While Latvian Defense Minister Andris Sprūds noted those specific platforms were likely Ukrainian long-range strike drones that strayed off-course while targeting oil facilities in western Russia, Riga lodged a fierce protest with the Russian Embassy, underscoring that Moscow’s war of aggression manufactures systemic security risks for the entire continent.
The subsequent domestic political fallout from those drone impacts on the energy hubs ultimately triggered the high-profile resignation of Latvian Prime Minister Evika Siliņa.

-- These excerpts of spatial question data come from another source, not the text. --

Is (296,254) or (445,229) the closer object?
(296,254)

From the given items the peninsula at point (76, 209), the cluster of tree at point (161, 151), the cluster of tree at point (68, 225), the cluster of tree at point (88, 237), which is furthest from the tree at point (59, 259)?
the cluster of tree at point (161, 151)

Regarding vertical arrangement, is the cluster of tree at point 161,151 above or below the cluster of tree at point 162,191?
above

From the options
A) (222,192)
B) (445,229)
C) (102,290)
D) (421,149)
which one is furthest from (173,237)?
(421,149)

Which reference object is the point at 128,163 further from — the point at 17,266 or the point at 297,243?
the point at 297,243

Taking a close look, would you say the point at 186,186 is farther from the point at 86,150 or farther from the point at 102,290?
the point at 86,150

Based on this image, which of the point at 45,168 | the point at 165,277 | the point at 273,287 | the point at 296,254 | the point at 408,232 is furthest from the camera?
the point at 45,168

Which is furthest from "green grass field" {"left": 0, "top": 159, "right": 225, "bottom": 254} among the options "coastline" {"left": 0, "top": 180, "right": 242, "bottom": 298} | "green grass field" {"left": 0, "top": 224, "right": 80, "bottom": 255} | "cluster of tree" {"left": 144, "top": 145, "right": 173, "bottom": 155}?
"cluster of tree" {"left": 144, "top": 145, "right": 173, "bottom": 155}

A broadening spreading of airspace violations
The incident in Latvia matches a broader pattern of escalating airspace friction gripping northern and central Europe as deep-theater strikes inside Russia multiply. Just 48 hours prior, on Friday, May 15, Finland was forced to temporarily freeze all air traffic and shut down its primary international transit hub, Helsinki-Vantaa Airport, after a suspected long-range drone breached Finnish territory, heading directly toward the high-capacity Neste oil refinery in Porvoo.

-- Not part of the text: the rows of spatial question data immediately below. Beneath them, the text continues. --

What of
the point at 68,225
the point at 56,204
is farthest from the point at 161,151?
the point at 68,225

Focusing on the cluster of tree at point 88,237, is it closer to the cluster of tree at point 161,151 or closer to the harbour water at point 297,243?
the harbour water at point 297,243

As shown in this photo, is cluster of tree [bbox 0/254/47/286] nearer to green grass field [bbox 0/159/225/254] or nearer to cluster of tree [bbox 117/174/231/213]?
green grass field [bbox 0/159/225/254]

Concurrently, Poland scrambled its own tactical fighter jet wings and activated ground radar grids on Wednesday, May 13, as a preventive measure to block incoming low-altitude Russian cruise paths from straying over its southeastern border during a massive 139-UAV bombardment against Ukraine.
With both the Russian military and Ukrainian deep-strike commands deploying thousands of automated systems weekly, Baltic states – led by Latvia and Lithuania – are continuing to lobby the broader NATO alliance to move away from passive air policing toward permanent, fully armed anti-missile and anti-drone deployments along the eastern frontier.